What Makes Him Inconsistent?[]

  • He has a on and off negative personality:
    • He is extremely immature, mischievous, selfish, pessimistic and condescending (even despite some of it being portrayed comedically).
    • He refuses to see his patients unless necessary or he finds something interesting, and even then, he is often very rude and dismissive to them (especially to religious patients).
    • Despite his desire for the patient’s best possible outcome, House often dehumanizes people in the process and views them intrinsically.
    • He can be very callous and cruel. When he was detoxing he shouted that Cuddy would make a terrible mother, knowing Cuddy previously failed to get pregnant. Another time, he sarcastically gave bad advice to a young soldier and refused to help the soldier dodge his draft so he could raise his daughter. This resulted in the soldier shooting himself in the foot and allowing the wound to be infected. Despite the soldier’s continued pleas, House still refused to help and the soldier ultimately allowed his whole foot to be amputated to dodge his draft.
    • He can be extremely vindictive and petty. He stalked Weber's career for 20 years to get revenge on weber getting House expelled for cheating. When Wilson steals House’s guitar until he hires a new team of employees, House "relocates" Wilson’s patient until he returns the guitar. He drove his car through Cuddy’s dining room after she broke up with him and started dating another guy (fortunately no one was in the dining room at the time).
    • Despite his physical condition, he's not opposed to using violence.

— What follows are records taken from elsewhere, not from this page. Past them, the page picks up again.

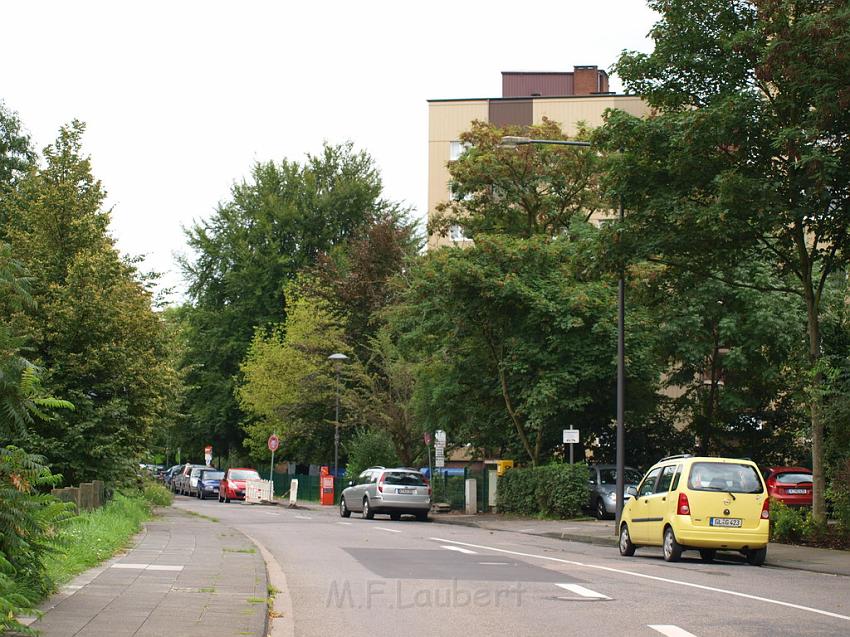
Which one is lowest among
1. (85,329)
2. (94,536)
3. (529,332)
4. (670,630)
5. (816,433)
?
(670,630)

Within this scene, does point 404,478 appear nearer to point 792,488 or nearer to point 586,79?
point 792,488

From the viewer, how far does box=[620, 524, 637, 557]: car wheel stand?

In an attempt to trick a dad for a diagnosis, House incites the father by insulting the father’s dead wife. After the father punches him, House then hits the father with his cane and causes him to go into anaphylactic shock (While House tried to convince the father at first, he still didn’t hesitate to use “option B”). When detoxing, he decks Chase after Chase refuses to move out of his way. He later incites a bar fight to test out his regrown muscles.
  • Despite the legitimacy of them, House often abuses his tragedies; either as justifications to be rude or he exploits the sympathy he gains, typically from Wilson and Cuddy.
  • He feigns sadness at John House’s funeral so he could defile his dad’s corpse by snipping part of his ear and DNA testing it to prove that John wasn’t his biological father.
  • He breaks into Lucas' apartment and drinks a bottle of his tequila to get back at Cuddy for not inviting him to Thanksgiving dinner.
  • He superficially marries Dominica, a hooker, to spite Cuddy for breaking up with him.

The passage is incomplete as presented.